• _YOUR GOAL_: Transcribe every record below word for word.

*** Opening DATA FOR THE TASK ***

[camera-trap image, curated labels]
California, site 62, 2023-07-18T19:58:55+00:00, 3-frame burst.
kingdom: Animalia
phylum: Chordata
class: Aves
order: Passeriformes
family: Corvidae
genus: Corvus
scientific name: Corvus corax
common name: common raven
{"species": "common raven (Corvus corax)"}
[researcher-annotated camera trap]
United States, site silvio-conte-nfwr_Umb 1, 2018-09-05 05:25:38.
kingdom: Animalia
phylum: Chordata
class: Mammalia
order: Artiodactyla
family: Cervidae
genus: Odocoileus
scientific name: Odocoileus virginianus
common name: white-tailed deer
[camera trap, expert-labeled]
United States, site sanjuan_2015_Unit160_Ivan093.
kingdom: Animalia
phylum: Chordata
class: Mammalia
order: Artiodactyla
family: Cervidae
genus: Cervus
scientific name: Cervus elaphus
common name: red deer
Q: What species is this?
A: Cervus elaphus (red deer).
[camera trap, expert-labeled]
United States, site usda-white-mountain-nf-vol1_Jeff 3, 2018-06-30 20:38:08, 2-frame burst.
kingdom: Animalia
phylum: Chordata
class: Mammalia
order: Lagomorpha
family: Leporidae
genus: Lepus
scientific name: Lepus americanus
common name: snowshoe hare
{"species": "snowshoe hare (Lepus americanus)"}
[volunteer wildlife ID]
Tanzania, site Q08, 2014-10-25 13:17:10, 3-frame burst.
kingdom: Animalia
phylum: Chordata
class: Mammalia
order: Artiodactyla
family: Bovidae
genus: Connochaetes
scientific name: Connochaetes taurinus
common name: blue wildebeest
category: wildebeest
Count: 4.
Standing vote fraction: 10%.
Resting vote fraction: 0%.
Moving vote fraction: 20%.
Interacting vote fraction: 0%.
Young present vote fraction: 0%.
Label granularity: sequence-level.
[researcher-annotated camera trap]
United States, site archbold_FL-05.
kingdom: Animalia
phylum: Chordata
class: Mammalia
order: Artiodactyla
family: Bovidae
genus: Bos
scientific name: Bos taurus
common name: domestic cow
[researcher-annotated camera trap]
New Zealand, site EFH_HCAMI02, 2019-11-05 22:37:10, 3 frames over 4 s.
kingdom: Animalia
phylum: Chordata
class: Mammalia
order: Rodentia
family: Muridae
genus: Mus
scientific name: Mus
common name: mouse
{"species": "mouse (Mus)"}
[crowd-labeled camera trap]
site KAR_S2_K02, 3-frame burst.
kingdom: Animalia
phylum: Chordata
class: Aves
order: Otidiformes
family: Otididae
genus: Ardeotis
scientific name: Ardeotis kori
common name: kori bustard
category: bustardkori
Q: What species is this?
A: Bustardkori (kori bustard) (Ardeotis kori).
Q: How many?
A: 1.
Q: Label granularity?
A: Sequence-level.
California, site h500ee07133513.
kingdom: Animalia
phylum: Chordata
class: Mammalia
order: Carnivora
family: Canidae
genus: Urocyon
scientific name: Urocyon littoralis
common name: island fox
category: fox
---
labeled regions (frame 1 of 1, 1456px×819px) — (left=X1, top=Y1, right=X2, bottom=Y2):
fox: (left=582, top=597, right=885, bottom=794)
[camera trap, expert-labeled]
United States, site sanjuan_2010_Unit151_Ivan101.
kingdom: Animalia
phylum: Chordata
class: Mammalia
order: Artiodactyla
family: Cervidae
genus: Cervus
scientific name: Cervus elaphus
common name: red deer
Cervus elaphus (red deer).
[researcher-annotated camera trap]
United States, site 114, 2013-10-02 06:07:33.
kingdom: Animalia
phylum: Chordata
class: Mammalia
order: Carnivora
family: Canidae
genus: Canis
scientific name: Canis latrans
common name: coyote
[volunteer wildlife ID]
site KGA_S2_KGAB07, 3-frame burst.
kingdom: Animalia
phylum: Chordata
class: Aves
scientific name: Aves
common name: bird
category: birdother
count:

*** Closing DATA FOR THE TASK ***

• _WRITTEN SOLUTION_:
[camera-trap image, curated labels]
California, site 62, 2023-07-18T19:58:55+00:00, 3-frame burst.
kingdom: Animalia
phylum: Chordata
class: Aves
order: Passeriformes
family: Corvidae
genus: Corvus
scientific name: Corvus corax
common name: common raven
{"species": "common raven (Corvus corax)"}
[researcher-annotated camera trap]
United States, site silvio-conte-nfwr_Umb 1, 2018-09-05 05:25:38.
kingdom: Animalia
phylum: Chordata
class: Mammalia
order: Artiodactyla
family: Cervidae
genus: Odocoileus
scientific name: Odocoileus virginianus
common name: white-tailed deer
[camera trap, expert-labeled]
United States, site sanjuan_2015_Unit160_Ivan093.
kingdom: Animalia
phylum: Chordata
class: Mammalia
order: Artiodactyla
family: Cervidae
genus: Cervus
scientific name: Cervus elaphus
common name: red deer
Q: What species is this?
A: Cervus elaphus (red deer).
[camera trap, expert-labeled]
United States, site usda-white-mountain-nf-vol1_Jeff 3, 2018-06-30 20:38:08, 2-frame burst.
kingdom: Animalia
phylum: Chordata
class: Mammalia
order: Lagomorpha
family: Leporidae
genus: Lepus
scientific name: Lepus americanus
common name: snowshoe hare
{"species": "snowshoe hare (Lepus americanus)"}
[volunteer wildlife ID]
Tanzania, site Q08, 2014-10-25 13:17:10, 3-frame burst.
kingdom: Animalia
phylum: Chordata
class: Mammalia
order: Artiodactyla
family: Bovidae
genus: Connochaetes
scientific name: Connochaetes taurinus
common name: blue wildebeest
category: wildebeest
Count: 4.
Standing vote fraction: 10%.
Resting vote fraction: 0%.
Moving vote fraction: 20%.
Interacting vote fraction: 0%.
Young present vote fraction: 0%.
Label granularity: sequence-level.
[researcher-annotated camera trap]
United States, site archbold_FL-05.
kingdom: Animalia
phylum: Chordata
class: Mammalia
order: Artiodactyla
family: Bovidae
genus: Bos
scientific name: Bos taurus
common name: domestic cow
[researcher-annotated camera trap]
New Zealand, site EFH_HCAMI02, 2019-11-05 22:37:10, 3 frames over 4 s.
kingdom: Animalia
phylum: Chordata
class: Mammalia
order: Rodentia
family: Muridae
genus: Mus
scientific name: Mus
common name: mouse
{"species": "mouse (Mus)"}
[crowd-labeled camera trap]
site KAR_S2_K02, 3-frame burst.
kingdom: Animalia
phylum: Chordata
class: Aves
order: Otidiformes
family: Otididae
genus: Ardeotis
scientific name: Ardeotis kori
common name: kori bustard
category: bustardkori
Q: What species is this?
A: Bustardkori (kori bustard) (Ardeotis kori).
Q: How many?
A: 1.
Q: Label granularity?
A: Sequence-level.
California, site h500ee07133513.
kingdom: Animalia
phylum: Chordata
class: Mammalia
order: Carnivora
family: Canidae
genus: Urocyon
scientific name: Urocyon littoralis
common name: island fox
category: fox
---
labeled regions (frame 1 of 1, 1456px×819px) — (left=X1, top=Y1, right=X2, bottom=Y2):
fox: (left=582, top=597, right=885, bottom=794)
[camera trap, expert-labeled]
United States, site sanjuan_2010_Unit151_Ivan101.
kingdom: Animalia
phylum: Chordata
class: Mammalia
order: Artiodactyla
family: Cervidae
genus: Cervus
scientific name: Cervus elaphus
common name: red deer
Cervus elaphus (red deer).
[researcher-annotated camera trap]
United States, site 114, 2013-10-02 06:07:33.
kingdom: Animalia
phylum: Chordata
class: Mammalia
order: Carnivora
family: Canidae
genus: Canis
scientific name: Canis latrans
common name: coyote
[volunteer wildlife ID]
site KGA_S2_KGAB07, 3-frame burst.
kingdom: Animalia
phylum: Chordata
class: Aves
scientific name: Aves
common name: bird
category: birdother
count:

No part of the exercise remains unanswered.